Re: [RFC v7 00/11] Support vrange for anonymous page

From: KOSAKI Motohiro
Date: Wed Apr 10 2013 - 16:23:10 EST


(3/12/13 3:38 AM), Minchan Kim wrote:
> First of all, let's define the term.
> From now on, I'd like to call it as vrange(a.k.a volatile range)
> for anonymous page. If you have a better name in mind, please suggest.
>
> This version is still *RFC* because it's just quick prototype so
> it doesn't support THP/HugeTLB/KSM and even couldn't build on !x86.
> Before further sorting out issues, I'd like to post current direction
> and discuss it.

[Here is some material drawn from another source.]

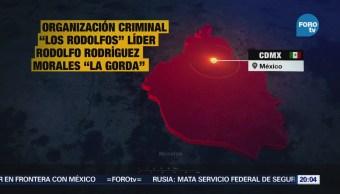 Violencia Lucha Grupos Delictivos Ciudad de México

Of course, I'd like to extend this discussion in
> comming LSF/MM.
>
> In this version, I changed lots of thing, expecially removed vma-based
> approach because it needs write-side lock for mmap_sem, which will drop
> performance in mutli-threaded big SMP system, KOSAKI pointed out.
> And vma-based approach is hard to meet requirement of new system call by
> John Stultz's suggested semantic for consistent purged handling.
> (http://linux-kernel.2935.n7.nabble.com/RFC-v5-0-8-Support-volatile-for-anonymous-range-tt575773.html#none)
>
> I tested this patchset with modified jemalloc allocator which was
> leaded by Jason Evans(jemalloc author) who was interest in this feature
> and was happy to port his allocator to use new system call.
> Super Thanks Jason!
>
> The benchmark for test is ebizzy. It have been used for testing the
> allocator performance so it's good for me. Again, thanks for recommending
> the benchmark, Jason.
> (http://people.freebsd.org/~kris/scaling/ebizzy.html)
>
> The result is good on my machine (12 CPU, 1.2GHz, DRAM 2G)
>
> ebizzy -S 20
>
> jemalloc-vanilla: 52389 records/sec
> jemalloc-vrange: 203414 records/sec
>
> ebizzy -S 20 with background memory pressure
>
> jemalloc-vanilla: 40746 records/sec
> jemalloc-vrange: 174910 records/sec
>
> And it's much improved on KVM virtual machine.
>
> This patchset is based on v3.9-rc2
>
> - What's the sys_vrange(addr, length, mode, behavior)?
>
> It's a hint that user deliver to kernel so kernel can *discard*
> pages in a range anytime. mode is one of VRANGE_VOLATILE and
> VRANGE_NOVOLATILE. VRANGE_NOVOLATILE is memory pin operation so
> kernel coudn't discard any pages any more while VRANGE_VOLATILE
> is memory unpin opeartion so kernel can discard pages in vrange
> anytime. At a moment, behavior is one of VRANGE_FULL and VRANGE
> PARTIAL. VRANGE_FULL tell kernel that once kernel decide to
> discard page in a vrange, please, discard all of pages in a
> vrange selected by victim vrange. VRANGE_PARTIAL tell kernel
> that please discard of some pages in a vrange. But now I didn't
> implemented VRANGE_PARTIAL handling yet.
>
> - What happens if user access page(ie, virtual address) discarded
> by kernel?
>
> The user can encounter SIGBUS.
>
> - What should user do for avoding SIGBUS?
> He should call vrange(addr, length, VRANGE_NOVOLATILE, mode) before
> accessing the range which was called
> vrange(addr, length, VRANGE_VOLATILE, mode)
>
> - What happens if user access page(ie, virtual address) doesn't
> discarded by kernel?
>
> The user can see vaild data which was there before calling
> vrange(., VRANGE_VOLATILE) without page fault.
>
> - What's different with madvise(DONTNEED)?
>
> System call semantic
>
> DONTNEED makes sure user always can see zero-fill pages after
> he calls madvise while vrange can see data or encounter SIGBUS.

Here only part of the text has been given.